Divertissement > Séries TV > Marvel > Daredevil
Par Jordan Servan,  publié le 7 mai 2026 à 18h00.
Divertissement
Daredevil

Image d'illustration. DaredevilMarvel / PR-ADN

Longtemps considéré comme le héros le plus sombre de l’univers Marvel, Daredevil se distingue par son ton grave et ses histoires tourmentées. Pourtant, une récente bande dessinée réussit à apporter une touche de légèreté inattendue à son personnage.

Tl;dr

  • Mark Waid relance Daredevil en 2011 en rompant avec la vision sombre héritée de Frank Miller, pour revenir à un ton plus lumineux et aventureux.
  • Le personnage devient plus léger et dynamique, avec des intrigues proches du pulp, de nouveaux adversaires et une relation plus humaine avec Kirsten McDuffie.
  • Le changement est aussi visuel, avec des dessins plus colorés et optimistes, réaffirmant une vision plus classique et héroïque de Daredevil.

Le retour du justicier lumineux sous Mark Waid

L’univers de Marvel a toujours oscillé entre des figures héroïques immaculées, tel que Captain America, et d’autres plus ambivalentes, à l’instar de Daredevil. Longtemps plongé dans une noirceur quasi existentielle, ce dernier a connu, dès les années 1980, un tournant sombre impulsé par la plume de Frank Miller. L’avocat aveugle de Hell’s Kitchen, rongé par la culpabilité catholique et pris au piège d’un destin tragique, incarnait alors cette veine plus âpre du super-héros.

Changement radical de cap narratif

Pourtant, c’est un véritable virage que marque en 2011 l’arrivée de Mark Waid sur la série. Plutôt que de s’appesantir sur les blessures psychologiques du personnage, dont l’identité dévoilée, les amours sacrifiées ou même le passage par la case prison avaient rythmé les décennies précédentes, Waid choisit la rupture. Son credo ? Redonner à Daredevil le goût du panache et de l’instant présent. Dès le premier numéro dessiné par Paolo Rivera et Marcos Martin, Matt Murdock s’invite à un mariage mafieux pour y voler un baiser… Le ton est donné : moins d’introspection torturée, plus d’aventure bondissante.

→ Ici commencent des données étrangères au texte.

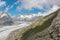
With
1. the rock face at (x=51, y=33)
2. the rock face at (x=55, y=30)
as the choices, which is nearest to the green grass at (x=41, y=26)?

Dans cette dynamique nouvelle, la galerie des adversaires évolue aussi. Exit la prédominance du Kingpin ; place aux ennemis plus fantasques comme Mole Man ou Spot. Même Elektra, figure tragique forgée par Miller, n’apparaît qu’en filigrane. Au centre de l’intrigue désormais, une relation pleine d’esprit avec une nouvelle conquête : l’assistante du procureur Kirsten McDuffie.

L’art au service de l’ambiance

Plus qu’un changement d’écriture, c’est aussi visuellement que le renouveau s’opère. Là où les années 2000 privilégiaient une esthétique sombre – sous le crayon d’Alex Maleev, par exemple, Waid fait appel à des artistes tels que Rivera ou encore Chris Samnee. Leur style injecte lumière et couleurs franches dans chaque planche, restituant une énergie résolument « super-héroïque » au récit.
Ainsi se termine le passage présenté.